═════ EXCERPTED PASSAGE
Medlink pilots have a lot on their mind .
trying to safely navigate the sky while transporting
the sick and injured to hospital care.
But there's something moving higher and higher on
their list of worries while on the job.
News 8's Madalyn O'Neill tells us how helicopter pilots
now have to keep an eye out for stray drones.
Heath Folkedahl's office has been in the skies for
about eight years.
My office is very neat and I get to travel a lot and
see a lot of things, and it's a rewarding and exciting
As a Medlink pilot ...
Our mission is get our patient the safest, quickest
way possible back to the hospital.
he has a lot to keep track of.
You've got to worry about everything outside the aircraft
as well as inside the aircraft .
all sorts of other things.
But it's not birds .
or other planes .
that's becoming a pressing worry for him and other
The forecast is by the end of this year there's going
to be 600-thousand drones in U.S.
Flying at speeds of up to 140 knots ...
They're so small that we wouldn't see them until they're
right in front of us, and any kind of collision even
with something that small can be catastrophic.
Worst case scenario it would take us out of the sky.
New drone regulations from the F-A-A aim to make sure
all aircraft stay safely in the sky.
If they're following the regulations properly, they're
yielding the skies when we're in the area.
Folkedahl hasn't run into any drones in the airspace
in the La Crosse area yet .
but in more metropolitan areas ...
Nothing extremely close, but close enough where I
saw them and I went a different direction.
It makes him wonder ...
What are you doing up here? .
They definitely shouldn't be anywhere im flying.
Worrying about drones in the air is new territory
but if there's one thing a pilot can do, it's navigate.
Visually, I'm looking for anything and everything
So that doesn't change a ton.
In LaX, MO, N8
The F-A-A released its commercial drone regulations
a few weeks ago.
Drone operators must always keep their drone in sight.
they can't fly higher than 400 feet or faster than
100 miles per hour .
and they still need to be approved to fly within certain
aviation airspaces like around airports.
══════════
═════ STORED DATA
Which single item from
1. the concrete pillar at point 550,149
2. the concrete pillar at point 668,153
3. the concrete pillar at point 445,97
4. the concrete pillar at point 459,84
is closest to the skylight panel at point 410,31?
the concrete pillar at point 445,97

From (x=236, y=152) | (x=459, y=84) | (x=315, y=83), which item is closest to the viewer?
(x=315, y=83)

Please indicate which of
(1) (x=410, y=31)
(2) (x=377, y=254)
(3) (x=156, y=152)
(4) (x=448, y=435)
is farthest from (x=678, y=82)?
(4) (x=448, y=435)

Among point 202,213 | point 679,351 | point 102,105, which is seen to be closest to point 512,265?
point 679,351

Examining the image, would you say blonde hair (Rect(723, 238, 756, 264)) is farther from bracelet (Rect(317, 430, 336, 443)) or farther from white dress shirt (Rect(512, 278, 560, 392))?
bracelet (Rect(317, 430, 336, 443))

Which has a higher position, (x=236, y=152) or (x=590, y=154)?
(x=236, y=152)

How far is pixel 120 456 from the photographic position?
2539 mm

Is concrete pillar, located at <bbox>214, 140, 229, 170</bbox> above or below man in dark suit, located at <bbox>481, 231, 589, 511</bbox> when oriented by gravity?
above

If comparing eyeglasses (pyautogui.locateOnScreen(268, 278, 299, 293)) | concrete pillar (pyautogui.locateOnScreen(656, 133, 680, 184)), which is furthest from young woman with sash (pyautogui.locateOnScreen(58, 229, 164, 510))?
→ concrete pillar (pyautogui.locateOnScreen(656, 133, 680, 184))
══════════
═════ STORED DATA
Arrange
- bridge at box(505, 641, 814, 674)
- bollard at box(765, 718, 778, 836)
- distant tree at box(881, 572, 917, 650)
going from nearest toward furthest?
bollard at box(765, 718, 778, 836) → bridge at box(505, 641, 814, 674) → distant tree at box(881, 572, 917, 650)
══════════
■ HOW TO COMPLETE THIS TASK: Rewrite the passage of the news segment about drones that begins "The F-A-A released its commercial drone regulations" as a bulleted list that keeps its main facts.

■ RESULT OF THE TASK:
- The F-A-A released its commercial drone regulations a few weeks ago.
- Drone operators must always keep their drone in sight.
- Drones can't fly higher than 400 feet or faster than 100 miles per hour.
- Operators still need approval to fly within certain aviation airspaces, such as around airports.